## Page text:
***

> -----Original Message-----
> From: Mark Thomas <ma...@apache.org>
> Sent: Monday, November 9, 2020 5:59 AM
> To: users@tomcat.apache.org
> Subject: Re: Weirdest Tomcat Behavior Ever?
>
> Eric,
>
> Time to prune the history and provide another summary I think. This
> summary isn't complete. There is more information in the history of the
> thread. I'm trying to focus on what seems to be the key information.
>

Hi Mark -- So sorry for going silent for a couple of days. Our organization is 
neck-deep in a huge compliance project. Combine that with this issue we're 
working on together, and it's Perfect Storm time around here. We have a big 
meeting with the client and vendor tomorrow about all this and I'm working like 
heck to prevent this important customer from jumping ship.

Now back to it!

>
> Overview:
> A small number of requests are receiving a completely empty (no headers,
> no body) response.
>

Just a FIN packet and that's all.

> Environment
> Tomcat 7.0.72
>  - BIO HTTP (issue also observed with NIO)
>  - Source unknown (probably ASF)

***

## Source material:
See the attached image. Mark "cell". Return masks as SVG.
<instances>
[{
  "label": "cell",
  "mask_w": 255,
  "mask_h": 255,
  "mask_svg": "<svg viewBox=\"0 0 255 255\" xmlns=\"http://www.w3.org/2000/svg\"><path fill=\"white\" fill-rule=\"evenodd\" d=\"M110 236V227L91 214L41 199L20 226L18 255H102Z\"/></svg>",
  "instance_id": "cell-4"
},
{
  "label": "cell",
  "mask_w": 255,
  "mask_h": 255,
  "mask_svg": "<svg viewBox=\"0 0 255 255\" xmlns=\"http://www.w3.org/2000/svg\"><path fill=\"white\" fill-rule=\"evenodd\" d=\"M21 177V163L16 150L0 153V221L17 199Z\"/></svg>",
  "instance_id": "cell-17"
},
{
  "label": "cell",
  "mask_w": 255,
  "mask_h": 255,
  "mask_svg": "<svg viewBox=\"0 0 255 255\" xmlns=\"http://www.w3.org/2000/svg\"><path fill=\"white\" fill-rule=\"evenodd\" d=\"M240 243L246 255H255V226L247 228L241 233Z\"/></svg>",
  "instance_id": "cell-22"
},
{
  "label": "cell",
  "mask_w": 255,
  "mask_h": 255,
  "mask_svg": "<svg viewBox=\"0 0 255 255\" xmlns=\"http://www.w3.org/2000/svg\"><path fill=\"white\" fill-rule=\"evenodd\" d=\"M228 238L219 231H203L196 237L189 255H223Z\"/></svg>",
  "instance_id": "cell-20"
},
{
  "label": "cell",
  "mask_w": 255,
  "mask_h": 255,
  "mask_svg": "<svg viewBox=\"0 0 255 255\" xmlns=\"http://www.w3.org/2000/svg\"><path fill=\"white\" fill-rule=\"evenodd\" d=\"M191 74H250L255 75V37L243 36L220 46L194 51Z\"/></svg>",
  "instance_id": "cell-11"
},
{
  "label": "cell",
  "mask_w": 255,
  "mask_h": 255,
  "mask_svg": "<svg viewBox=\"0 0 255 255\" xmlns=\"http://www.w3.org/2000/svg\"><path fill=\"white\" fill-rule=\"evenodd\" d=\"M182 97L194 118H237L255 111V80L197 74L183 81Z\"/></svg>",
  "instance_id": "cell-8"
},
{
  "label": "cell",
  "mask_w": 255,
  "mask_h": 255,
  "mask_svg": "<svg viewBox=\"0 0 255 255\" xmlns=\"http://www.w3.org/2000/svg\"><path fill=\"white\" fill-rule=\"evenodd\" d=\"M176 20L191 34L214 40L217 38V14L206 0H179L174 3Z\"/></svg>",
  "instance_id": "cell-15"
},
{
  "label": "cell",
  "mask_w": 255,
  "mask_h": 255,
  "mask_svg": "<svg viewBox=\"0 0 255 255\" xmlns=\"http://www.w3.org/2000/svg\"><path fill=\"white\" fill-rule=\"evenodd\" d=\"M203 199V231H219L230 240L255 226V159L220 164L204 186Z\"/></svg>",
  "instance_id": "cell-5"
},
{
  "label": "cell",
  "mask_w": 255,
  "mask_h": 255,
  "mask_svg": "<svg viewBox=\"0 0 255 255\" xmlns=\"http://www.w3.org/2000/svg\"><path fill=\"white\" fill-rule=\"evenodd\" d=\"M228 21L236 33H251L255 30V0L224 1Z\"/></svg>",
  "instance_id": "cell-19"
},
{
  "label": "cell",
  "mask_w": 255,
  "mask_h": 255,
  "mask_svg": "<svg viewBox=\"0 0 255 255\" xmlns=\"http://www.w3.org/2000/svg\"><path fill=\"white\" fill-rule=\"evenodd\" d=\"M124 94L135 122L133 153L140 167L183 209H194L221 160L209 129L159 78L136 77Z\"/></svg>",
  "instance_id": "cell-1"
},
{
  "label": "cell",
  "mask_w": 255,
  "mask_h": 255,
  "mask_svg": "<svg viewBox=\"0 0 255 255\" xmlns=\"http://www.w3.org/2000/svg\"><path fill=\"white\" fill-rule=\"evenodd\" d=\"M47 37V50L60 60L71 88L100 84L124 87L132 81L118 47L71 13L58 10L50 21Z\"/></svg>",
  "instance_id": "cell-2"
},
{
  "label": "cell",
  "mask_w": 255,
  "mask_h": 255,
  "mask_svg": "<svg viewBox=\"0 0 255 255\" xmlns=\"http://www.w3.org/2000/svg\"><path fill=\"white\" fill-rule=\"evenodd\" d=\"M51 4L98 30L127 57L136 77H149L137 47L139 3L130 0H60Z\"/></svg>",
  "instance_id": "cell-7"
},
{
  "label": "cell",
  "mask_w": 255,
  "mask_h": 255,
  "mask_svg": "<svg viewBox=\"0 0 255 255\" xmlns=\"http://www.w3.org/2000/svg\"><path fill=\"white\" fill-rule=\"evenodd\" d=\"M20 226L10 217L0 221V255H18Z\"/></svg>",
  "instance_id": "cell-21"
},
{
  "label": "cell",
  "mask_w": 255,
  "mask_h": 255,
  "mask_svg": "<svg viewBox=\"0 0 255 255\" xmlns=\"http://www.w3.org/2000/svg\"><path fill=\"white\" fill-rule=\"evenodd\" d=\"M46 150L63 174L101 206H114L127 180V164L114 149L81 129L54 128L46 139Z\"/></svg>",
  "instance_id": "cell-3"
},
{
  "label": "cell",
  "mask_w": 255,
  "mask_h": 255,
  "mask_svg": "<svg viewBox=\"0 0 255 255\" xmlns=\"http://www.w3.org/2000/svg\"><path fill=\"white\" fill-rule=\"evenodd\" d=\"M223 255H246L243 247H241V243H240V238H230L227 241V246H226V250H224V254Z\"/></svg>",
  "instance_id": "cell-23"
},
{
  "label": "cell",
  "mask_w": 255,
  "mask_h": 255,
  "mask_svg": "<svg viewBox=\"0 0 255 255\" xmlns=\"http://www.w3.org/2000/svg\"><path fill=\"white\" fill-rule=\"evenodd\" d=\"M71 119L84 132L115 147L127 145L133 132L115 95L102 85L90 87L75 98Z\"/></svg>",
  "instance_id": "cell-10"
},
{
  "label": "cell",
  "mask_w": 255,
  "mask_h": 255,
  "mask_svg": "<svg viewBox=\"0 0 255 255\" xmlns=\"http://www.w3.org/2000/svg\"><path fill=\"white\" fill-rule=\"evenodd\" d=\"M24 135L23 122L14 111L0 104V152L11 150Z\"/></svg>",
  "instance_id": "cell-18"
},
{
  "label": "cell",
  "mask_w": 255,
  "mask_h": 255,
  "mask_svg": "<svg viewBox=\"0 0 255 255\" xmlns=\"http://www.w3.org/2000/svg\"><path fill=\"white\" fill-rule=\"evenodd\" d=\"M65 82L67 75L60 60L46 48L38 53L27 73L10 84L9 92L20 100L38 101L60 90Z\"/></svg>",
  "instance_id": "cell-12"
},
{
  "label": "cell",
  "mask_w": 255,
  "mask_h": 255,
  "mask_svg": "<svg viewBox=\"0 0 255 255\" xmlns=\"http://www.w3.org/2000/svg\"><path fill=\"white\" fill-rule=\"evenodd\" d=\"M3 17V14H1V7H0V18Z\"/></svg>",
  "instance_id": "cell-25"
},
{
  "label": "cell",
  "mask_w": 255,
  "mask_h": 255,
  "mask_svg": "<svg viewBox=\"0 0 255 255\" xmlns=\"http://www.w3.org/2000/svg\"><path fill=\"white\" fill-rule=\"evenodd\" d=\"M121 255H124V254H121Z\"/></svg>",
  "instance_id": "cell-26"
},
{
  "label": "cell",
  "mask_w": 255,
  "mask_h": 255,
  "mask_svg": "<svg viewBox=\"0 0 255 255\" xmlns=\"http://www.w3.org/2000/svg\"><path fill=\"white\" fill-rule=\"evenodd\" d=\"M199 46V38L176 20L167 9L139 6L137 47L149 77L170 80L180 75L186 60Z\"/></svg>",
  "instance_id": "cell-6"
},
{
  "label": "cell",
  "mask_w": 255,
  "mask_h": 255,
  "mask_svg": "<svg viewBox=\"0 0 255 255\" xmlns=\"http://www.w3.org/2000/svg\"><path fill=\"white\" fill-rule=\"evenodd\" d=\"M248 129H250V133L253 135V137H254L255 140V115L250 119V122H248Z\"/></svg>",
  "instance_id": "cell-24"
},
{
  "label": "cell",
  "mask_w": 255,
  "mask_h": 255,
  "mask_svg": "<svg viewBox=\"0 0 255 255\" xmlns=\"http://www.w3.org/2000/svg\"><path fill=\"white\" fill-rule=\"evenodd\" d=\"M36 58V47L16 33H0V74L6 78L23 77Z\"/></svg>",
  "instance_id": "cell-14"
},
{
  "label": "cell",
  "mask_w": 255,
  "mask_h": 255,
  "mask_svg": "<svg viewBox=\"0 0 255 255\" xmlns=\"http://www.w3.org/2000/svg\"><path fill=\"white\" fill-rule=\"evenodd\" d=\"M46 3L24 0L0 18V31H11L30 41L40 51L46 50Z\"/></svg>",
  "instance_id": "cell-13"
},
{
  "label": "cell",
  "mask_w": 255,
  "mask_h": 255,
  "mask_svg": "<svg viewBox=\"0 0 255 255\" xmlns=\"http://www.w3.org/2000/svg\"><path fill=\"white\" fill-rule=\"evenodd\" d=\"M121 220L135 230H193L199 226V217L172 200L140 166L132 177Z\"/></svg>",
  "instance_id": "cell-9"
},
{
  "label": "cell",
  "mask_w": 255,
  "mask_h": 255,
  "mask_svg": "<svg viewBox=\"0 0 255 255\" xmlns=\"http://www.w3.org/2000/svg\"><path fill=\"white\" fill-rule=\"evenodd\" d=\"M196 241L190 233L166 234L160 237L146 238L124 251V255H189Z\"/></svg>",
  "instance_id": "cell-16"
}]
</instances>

***

## Problem:
Please check the email about the Tomcat issue: which Tomcat version does its environment section list?

## Expected answer:
Tomcat 7.0.72